▶ _Что сделать_: Выпишите дословно отрывок из беседы о Романе Карцеве, начиная со слов «Я именно об» и заканчивая словами «слышал от Романа.».

··· Источник ···

Я хотел сказать о форме. Они форма не знают, ритма не знают и не такие талантливые. А печаль в глазах, в общем, практически постоянная. Ну, такой человек не помешает нашему кинематографу. И даже если он играет такого маленького коммунального Троцкого — или кого там? — как Швондер… Кстати, играет замечательно. Я никогда не понимал, как Рома это делает. Я никогда не понимал. Он же не соглашался на такое обособленное какое-то место в фильме: «Вот я — Швондер». «Я не Швондер, я Карцев, Карцев, преломленный в Жванецком. И вдруг — Швондер, какой-то Швондер?» Ему было все очень интересно.

М.Левитин: «Хармс» — это был все-таки общий успех. И труднее было делить успех. Но Карцев был уже один

И. Райхельгауз

Кстати, там, Миша, очень важно, там был партнер — Евстигнеев. И вот когда они там вдвоем, на экране… Я не знаю, сколько Владимир Владимирович Бортко дублей снимал, и как это было, и была ли это импровизация или абсолютное следование тексту. Но! Вот этот дуэт Евстигнеев и Карцев — это можно показывать студентам по миллиметрам, и не просто показывать… Я это очень много раз смотрел и не понимаю — вот как? Он не говорил. У него главный процесс идет в момент, когда он там много раз набирает воздух, Роман. Он набирает воздух, и в это время у него глаза выкатываются, и он смотрит на Евстигнеева. И Евстигнеев смотрит на него. Это невозможно ни жанр определить, ни технологию.

М. Левитин

Один мыслит так, другой мыслит так.

И. Райхельгауз

Конечно, в том-то и дело.

М. Левитин

Они партнеры просто. Это интересно.

И. Райхельгауз

Вот удивительное дело! Так получилось, у меня одна из последних премьер — еврейские анекдоты, «Умер-шмумер, лишь бы был здоров». И я, естественно…

К. Ларина

А вы, кстати, говорили, что вы его звали.

И. Райхельгауз

Я именно об этом сейчас и говорю. Я ему позвонил и выслушал… Если бы я был моложе, то я бы немедленно остановился и сказал… Потому что я выслушал от него просто моноспектакль. «Ты идиот! — он говорит. — Ты знаешь, что весь мир много раз пытался ставить анекдоты, и это не получалось ни у кого никогда. И у тебя не получится тоже, это точно!» Я говорю: «Я поэтому и тебя зову». — «Ты с ума сошел?! Я даже в компании не рассказываю анекдоты, потому что анекдот нельзя сыграть, анекдот можно процитировать». И он прочел лекцию. Мне очень жаль, что я ее не записал.

М. Левитин

А ведь это точка зрения Жванецкого.

И. Райхельгауз

Да? Это все я слышал от Романа.

··· Исходные данные ···

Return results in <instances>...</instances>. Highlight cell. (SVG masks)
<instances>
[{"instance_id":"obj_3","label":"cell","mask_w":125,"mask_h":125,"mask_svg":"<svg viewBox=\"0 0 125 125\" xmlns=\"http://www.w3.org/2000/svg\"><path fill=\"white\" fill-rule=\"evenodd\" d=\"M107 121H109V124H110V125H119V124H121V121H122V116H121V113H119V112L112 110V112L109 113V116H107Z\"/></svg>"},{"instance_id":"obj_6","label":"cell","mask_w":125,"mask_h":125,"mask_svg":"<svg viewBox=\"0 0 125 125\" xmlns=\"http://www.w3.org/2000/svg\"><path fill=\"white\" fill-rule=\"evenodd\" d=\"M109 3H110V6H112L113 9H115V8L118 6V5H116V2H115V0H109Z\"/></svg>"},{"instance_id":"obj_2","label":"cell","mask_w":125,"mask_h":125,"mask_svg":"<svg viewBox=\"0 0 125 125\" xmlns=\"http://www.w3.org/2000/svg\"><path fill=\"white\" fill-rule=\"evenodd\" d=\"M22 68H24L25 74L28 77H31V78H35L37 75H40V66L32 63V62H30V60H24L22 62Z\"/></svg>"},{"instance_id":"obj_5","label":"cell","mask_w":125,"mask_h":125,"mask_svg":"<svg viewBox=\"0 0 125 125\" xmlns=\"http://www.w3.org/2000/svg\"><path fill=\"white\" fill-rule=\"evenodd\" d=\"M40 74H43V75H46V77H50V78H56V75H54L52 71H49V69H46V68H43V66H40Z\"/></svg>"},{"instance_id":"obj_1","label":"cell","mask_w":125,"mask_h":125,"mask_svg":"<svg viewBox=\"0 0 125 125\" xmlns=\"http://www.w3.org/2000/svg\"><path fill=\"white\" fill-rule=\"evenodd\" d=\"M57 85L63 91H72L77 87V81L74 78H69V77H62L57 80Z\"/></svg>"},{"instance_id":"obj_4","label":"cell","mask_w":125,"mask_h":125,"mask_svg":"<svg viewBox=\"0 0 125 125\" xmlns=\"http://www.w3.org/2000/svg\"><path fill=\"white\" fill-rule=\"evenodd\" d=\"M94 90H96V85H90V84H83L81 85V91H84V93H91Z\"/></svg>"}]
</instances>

···

▶ _Полное решение_:
Я именно об этом сейчас и говорю. Я ему позвонил и выслушал… Если бы я был моложе, то я бы немедленно остановился и сказал… Потому что я выслушал от него просто моноспектакль. «Ты идиот! — он говорит. — Ты знаешь, что весь мир много раз пытался ставить анекдоты, и это не получалось ни у кого никогда. И у тебя не получится тоже, это точно!» Я говорю: «Я поэтому и тебя зову». — «Ты с ума сошел?! Я даже в компании не рассказываю анекдоты, потому что анекдот нельзя сыграть, анекдот можно процитировать». И он прочел лекцию. Мне очень жаль, что я ее не записал.

М. Левитин

А ведь это точка зрения Жванецкого.

И. Райхельгауз

Да? Это все я слышал от Романа.